With an amusingly detached delivery that rivals Ben Stein's droning roll call in Ferris Bueller's Day Off , he sings "I just want to dance, and fuck, and fly, and try, and fail, and try again…hold up," against a squelchy bass line and stabbing synths. When the percussive noise of what sounds like a triangle dinner bell appears within the mix, one can't help but think that Gourmet is simply winking at his audience, as if to say, "dinner is served."

7. Pouvoir Magique - “Chalawan”

Like a psychoactive ayahuasca brew, the intoxicating "shamanic techno" of Parisian duo Pouvoir Magique's LP Disparition, is an exhilarating trip into unfamiliar territory. Formed in November of 2011, "Magic Power" is the musical project of Clément Vincent and Bertrand Cerruti, who over the years, have cleverly merged several millennia of songs from around the world with 21st-century beats and widescreen electro textures. Lest ye be worried, this is anything but Deep Forest.

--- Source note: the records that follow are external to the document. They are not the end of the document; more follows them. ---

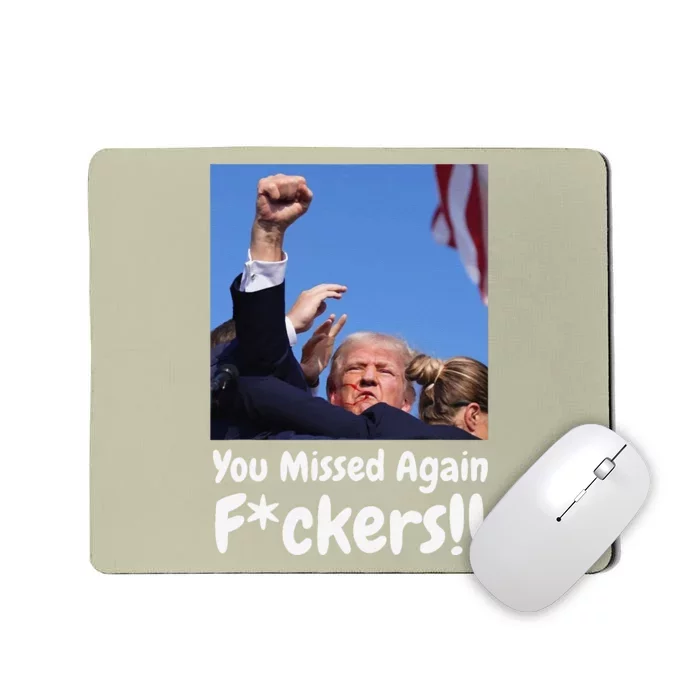 You Missed Again Fvckers You Missed Gift Mousepad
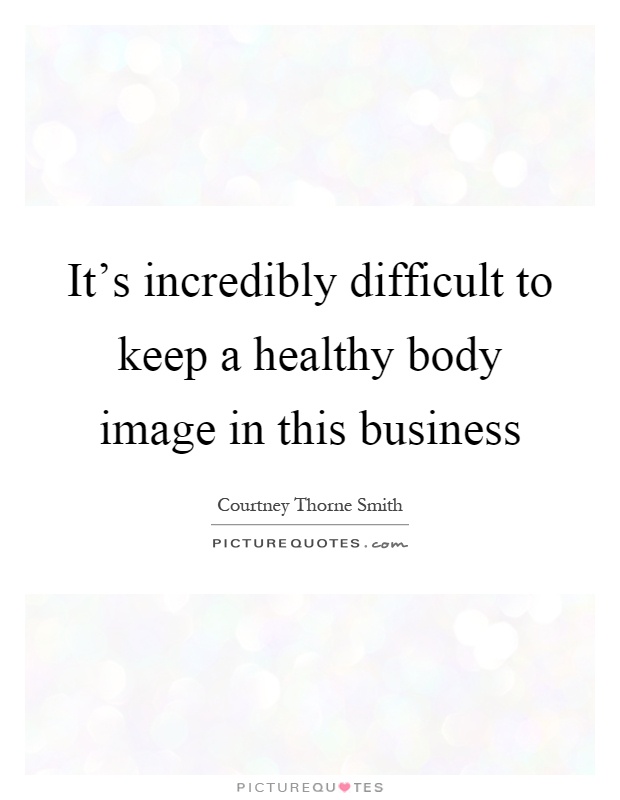 It's incredibly difficult to keep a healthy body image in this business Picture Quote #1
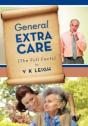 General Extra Care: The Full Facts - Preview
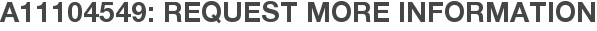 A11104549: Request More Information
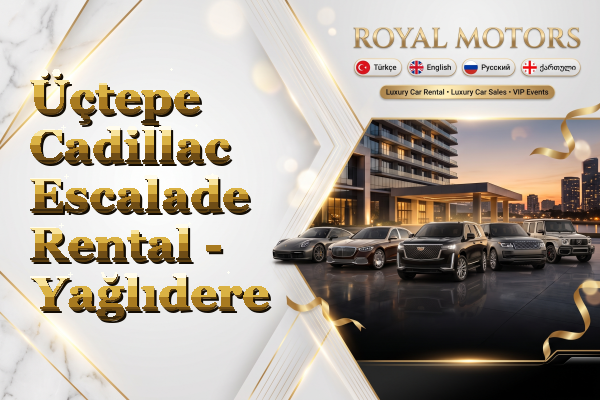 Üçtepe Cadillac Escalade Rental - Yağlıdere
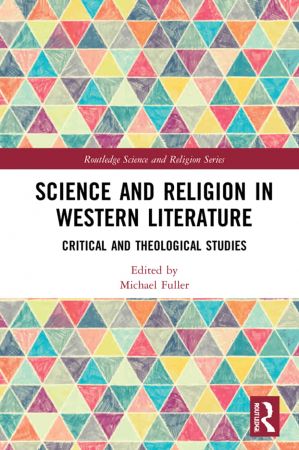 Science and Religion in Western Literature Critical and Theological Studies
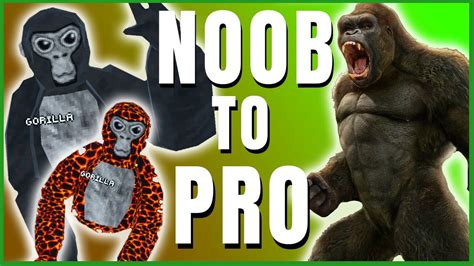 How To Go From Noob To Pro In Gorilla Tag Youtube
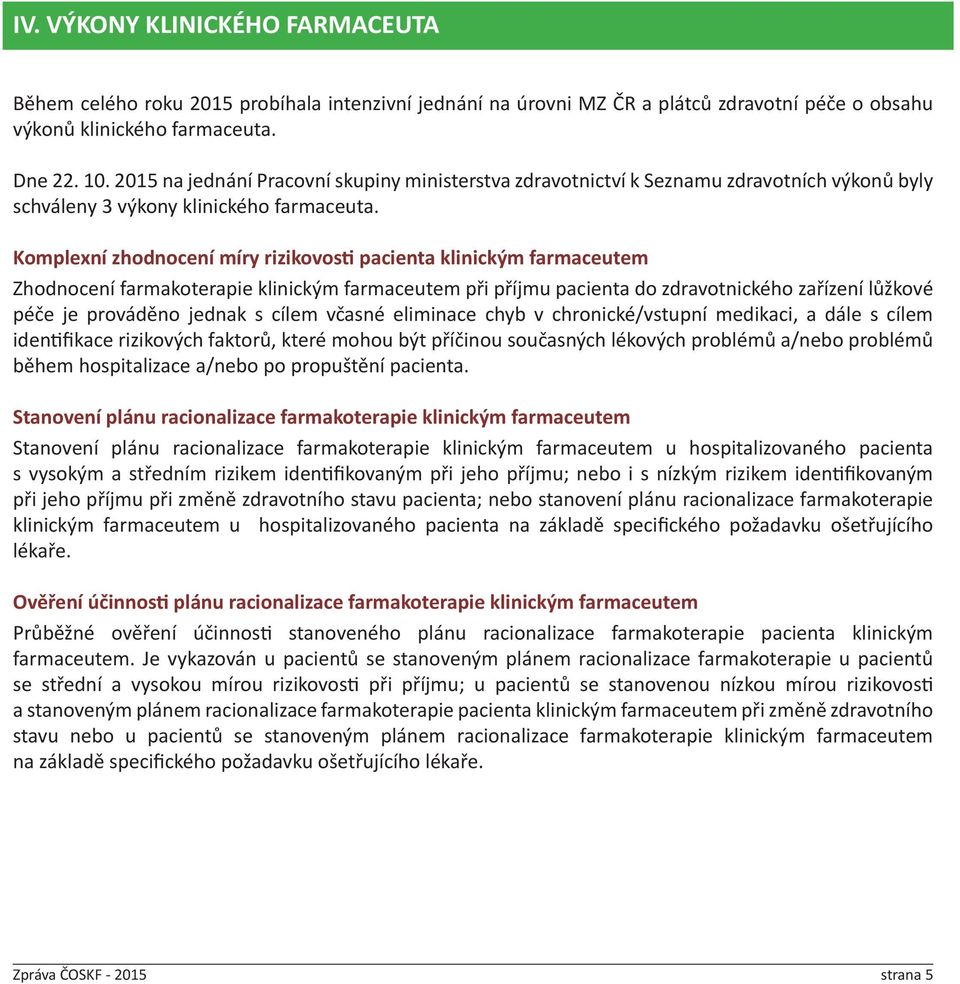 Komplexní zhodnocení míry rizikovosti pacienta klinickým farmaceutem Zhodnocení farmakoterapie klinickým farmaceutem při příjmu pacienta do zdravotnického zařízení lůžkové péče je prováděno jednak s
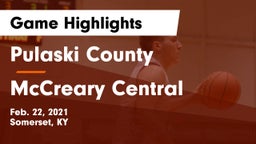 Pulaski County  vs McCreary Central  Game Highlights - Feb. 22, 2021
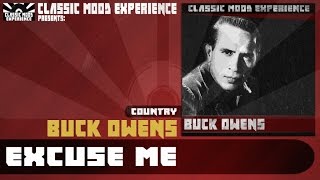 Buck Owens - Excuse Me (I Think I&#39;ve Got a Heartache) (1960)
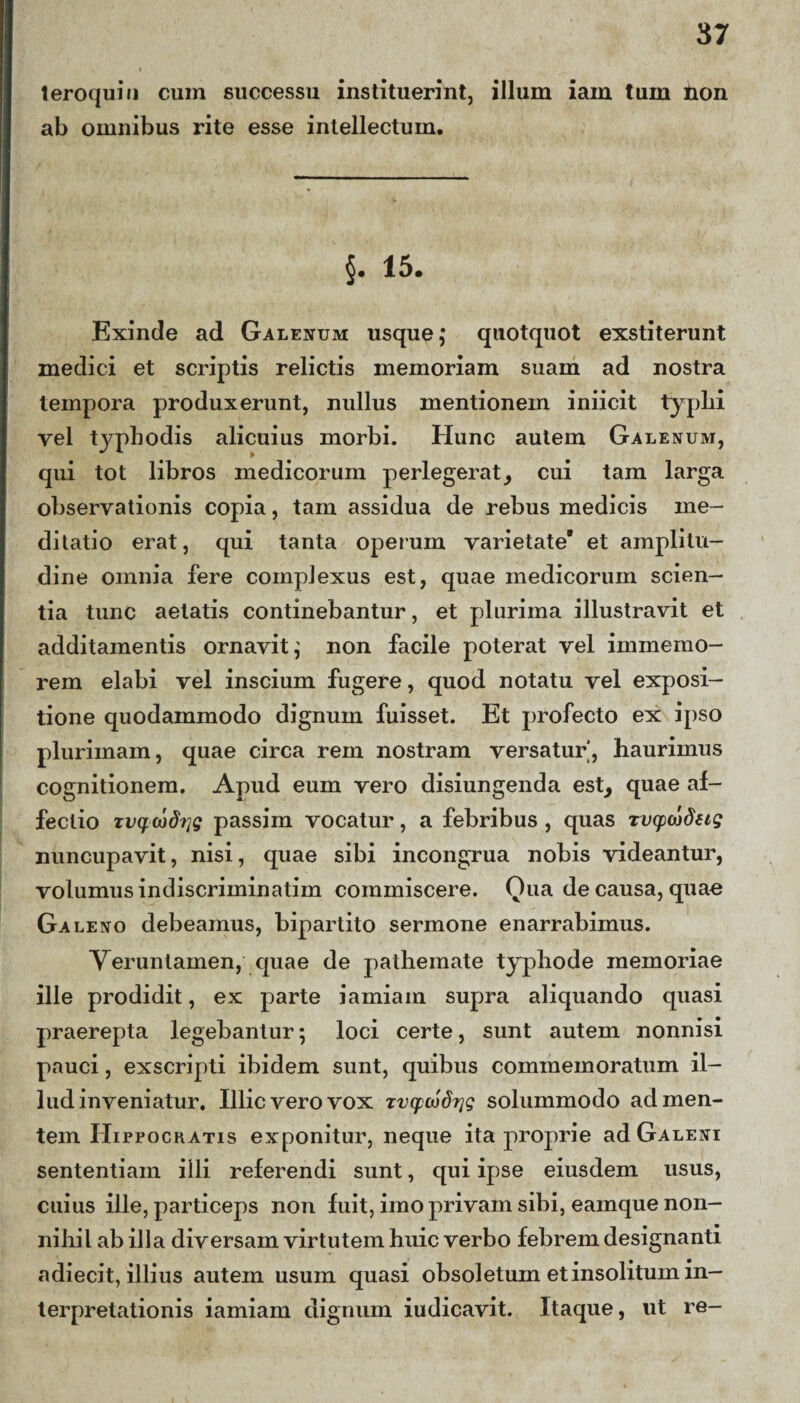 teroquiu cum successu instituerint, illum iam tum iion ab omnibus rite esse intellectum. §. 15. Exinde ad Galenum usque,* quotquot exstiterunt medici et scriptis relictis memoriam suam ad nostra tempora produxerunt, nullus mentionem iniicit typlii vel typhodis alicuius morbi. Hunc autem Galenum, qui tot libros medicorum perlegerat, cui tam larga observationis copia, tam assidua de rebus medicis me¬ ditatio erat, qui tanta operum varietate et amplitu¬ dine omnia fere complexus est, quae medicorum scien¬ tia tunc aetatis continebantur, et plurima illustravit et additamentis ornavit; non facile poterat vel iminerao- rem elabi vel inscium fugere, quod notatu vel exposi¬ tione quodammodo dignum fuisset. Et profecto ex ipso plurimam, quae circa rem nostram versatur', haurimus cognitionem. Apud eum vero disiungenda est, quae af¬ fectio tvqcodrjg passim vocatur, a febribus , quas rv(pwdetg nuncupavit, nisi, quae sibi incongrua nobis videantur, volumus indiscriminatim commiscere. Qua de causa, quae Ga leno debeamus, bipartito sermone enarrabimus. Veruntainen, quae de pathemate typhode memoriae ille prodidit, ex parte iamiam supra aliquando quasi praerepta legebantur; loci certe, sunt autem nonnisi pauci, exscripti ibidem sunt, quibus commemoratum il¬ lud inveniatur. Illic vero vox Tvcpojdrjg solummodo ad men¬ tem Hippocratis exponitur, neque ita proprie ad Galeni sententiam illi referendi sunt, qui ipse eiusdem usus, cuius ille, particeps non fuit, imo privam sibi, eamque non¬ nihil ab illa diversam virtutem huic verbo febrem designanti adiecit, illius autem usum quasi obsoletum et insolitum in¬ terpretationis iamiam dignum iudicavit. Itaque, ut re-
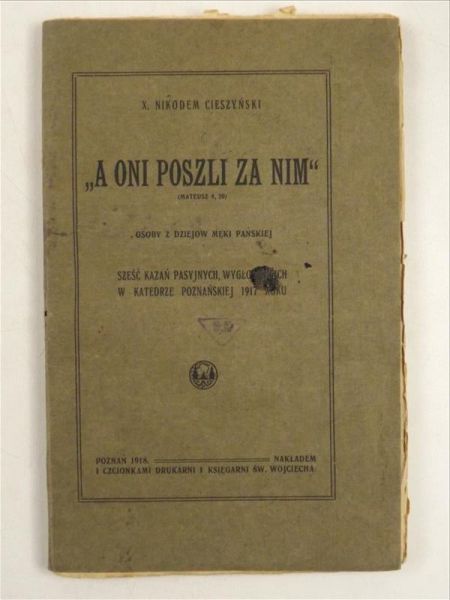 A oni poszli za Nim, 1918 r.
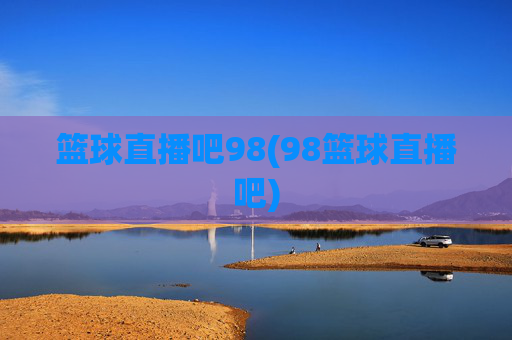 篮球直播吧98(98篮球直播吧)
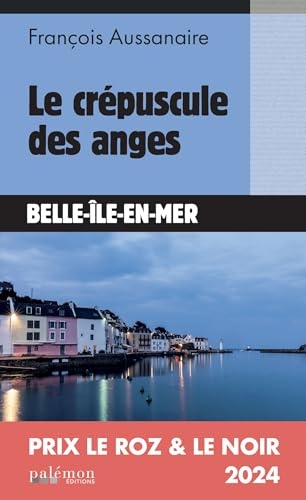 Le crépuscule des anges: Prix Polar Le Roz et Le Noir 2024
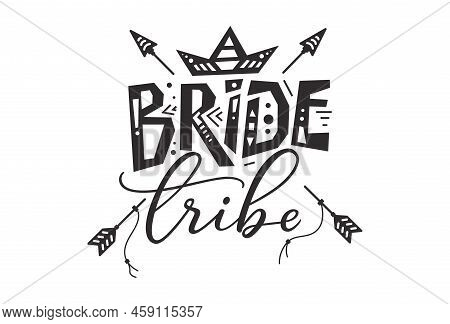 Bride Tribe Hand Drawn Lettering Quote. Wedding Inspiration Calligraphy Crd Isolated On White Backgr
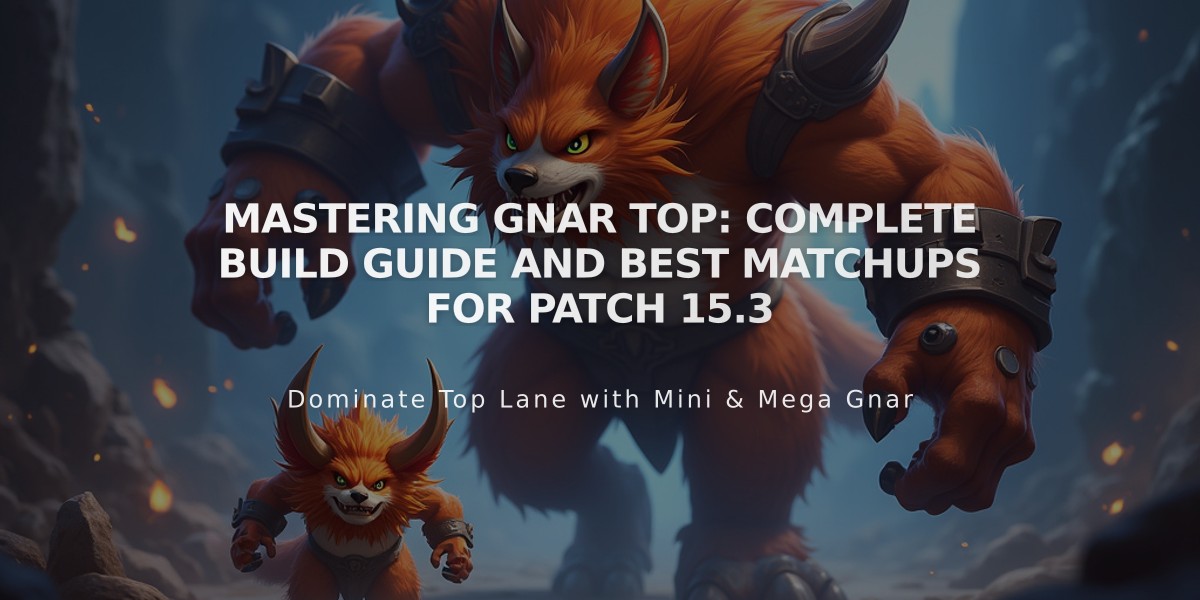 Mastering Gnar Top: Complete Build Guide and Best Matchups for Patch 15.3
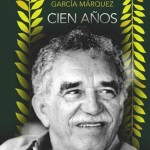 100 años de Soledad cumplió medio siglo de vida (García Márquez)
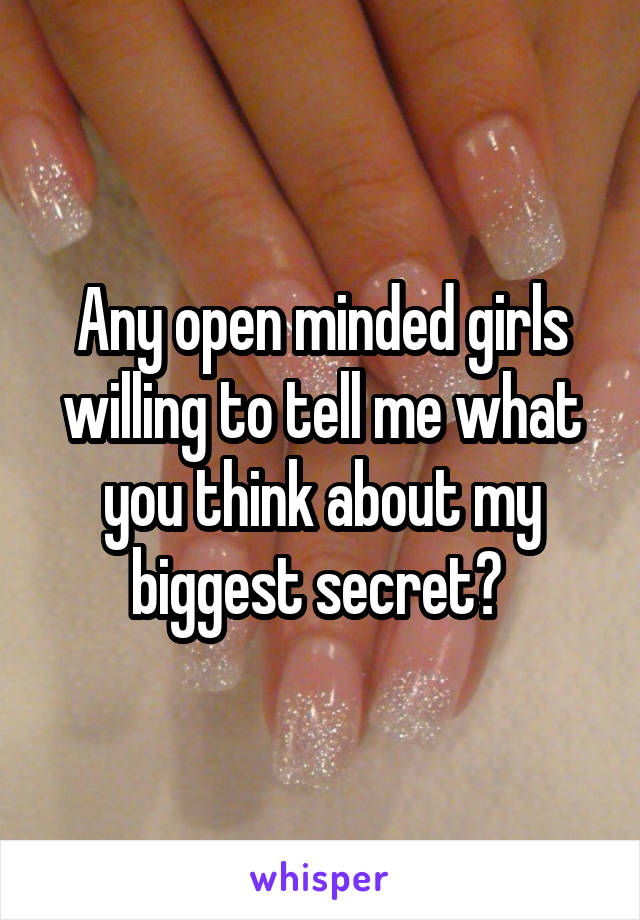 Any open minded girls willing to tell me what you think about my biggest secret? 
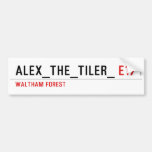 alex_the_tiler_  Bumper Stickers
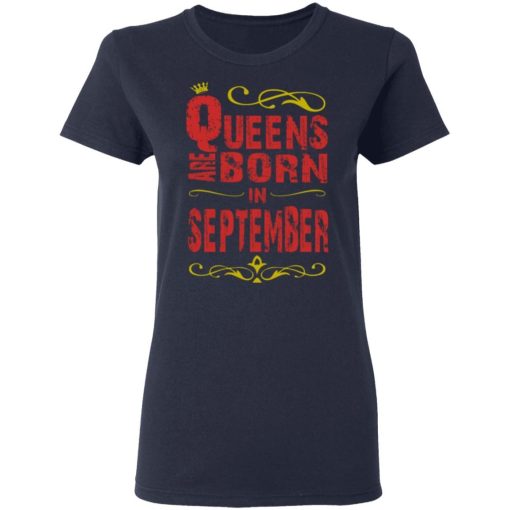 Birthday Gifts Queens Are Born In September Shirt 3.jpg
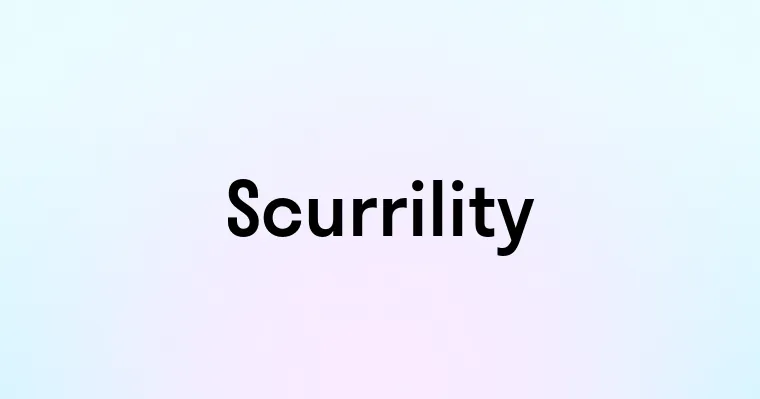 Scurrility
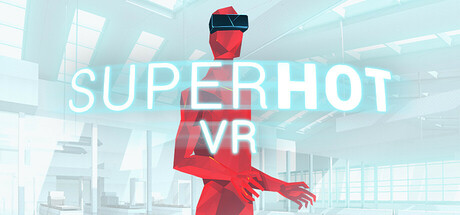 超热 VR/SUPERHOT VR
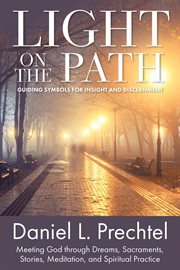 Light on the path : guiding symbols for insight and discernment : meeting God through dreams, sacraments, stories, meditation, and spiritual practice cover image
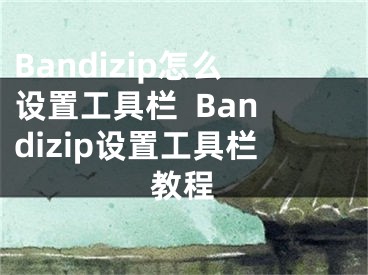 Bandizip怎么設(shè)置工具欄  Bandizip設(shè)置工具欄教程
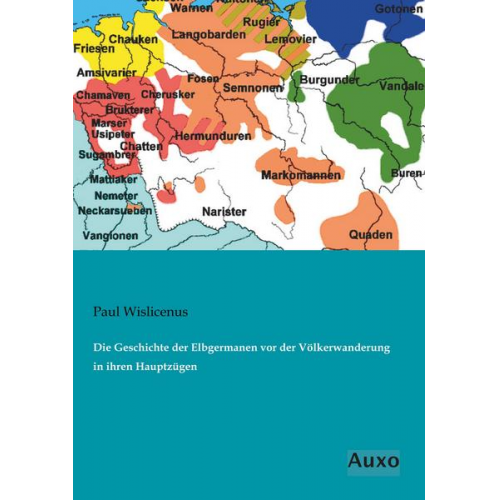 Paul Wislicenus - Die Geschichte der Elbgermanen vor der Völkerwanderung in ihren Hauptzügen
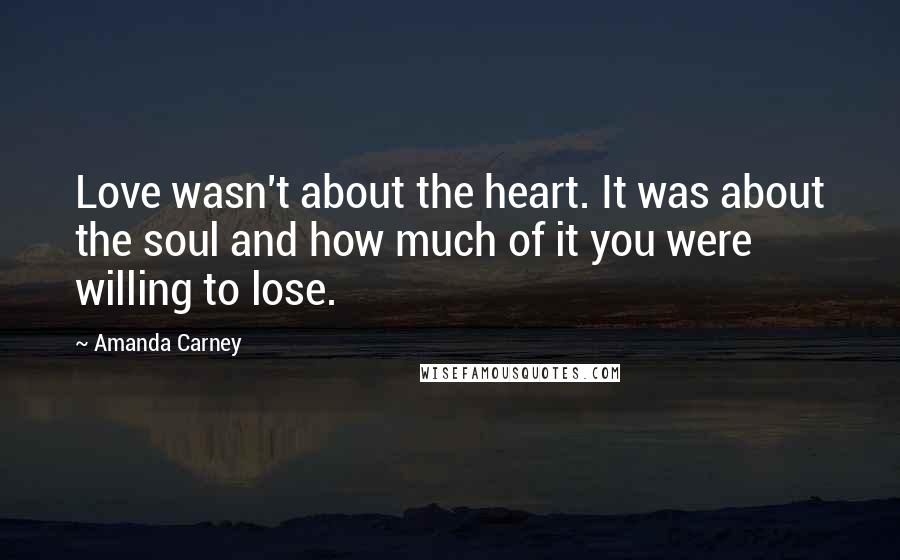 Amanda Carney Quotes: Love wasn't about the heart. It was about the soul and how much of it you were willing to lose.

In the spring of 2013, Pouvoir Magique co-founded the "Mawimbi" collective, a project designed to unite African musical heritage with contemporary soundscapes, and released two EPs. Within days of launching their label Musiques de Sphères, the duo's studio was burglarized and a hard drive with six years of painstakingly curated material had vanished. After tracking down demos they shared with friends before their final stages of completion, Clément and Bertrand reconstructed an album of 12 tracks.

Unfinished though they might be, each song is a marvelous thing to behold. Their stunning 2016 single "Eclipse," with its cinematic video, might have been one of the most immediate songs on the record, but it's the pulsing "Chalawan," with its guttural howls, fluttering flute-like passages, and driving, hypnotic beats that truly mesmerizes.

6. Purple Disco Machine - “Body Funk” & “Devil In Me” (TIE)

Whenever a bevy of guest artists appears on a debut record, it's often best to approach the project with caution. 85% of the time, the collaborative partners either overshadow the proceedings or detract from the vision of the musician whose name is emblazoned across the top of the LP. There are, however, pleasant exceptions to the rule and Tino Piontek's Soulmatic is one of the year's most delightfully cohesive offerings. The Dresden-born Deep Funk innovator, aka Purple Disco Machine, has risen to international status since 2009, releasing one spectacular track and remix after another. It should go without saying that this long-awaited collection, featuring everyone from Kool Keith to Faithless and Boris D'lugosch, is ripe with memorable highlights.

The saucy, soaring "Mistress" shines a spotlight on the stellar pipes of "UK soul hurricane" Hannah Williams. While it might be a crowning moment within the set, its the strutting discofied "Body Funk", and the album's first single, "Devil In Me", that linger long after the record has stopped spinning. The former track with its camptastic fusion of '80s Sylvester gone 1940s military march, and the latter anthem, a soulful stunner that samples the 1968 Stax hit "Private Number", and features the vocal talents of Duane Harden and Joe Killington, feels like an unearthed classic. Without a doubt, the German DJ's debut is one of the best dance records of the year.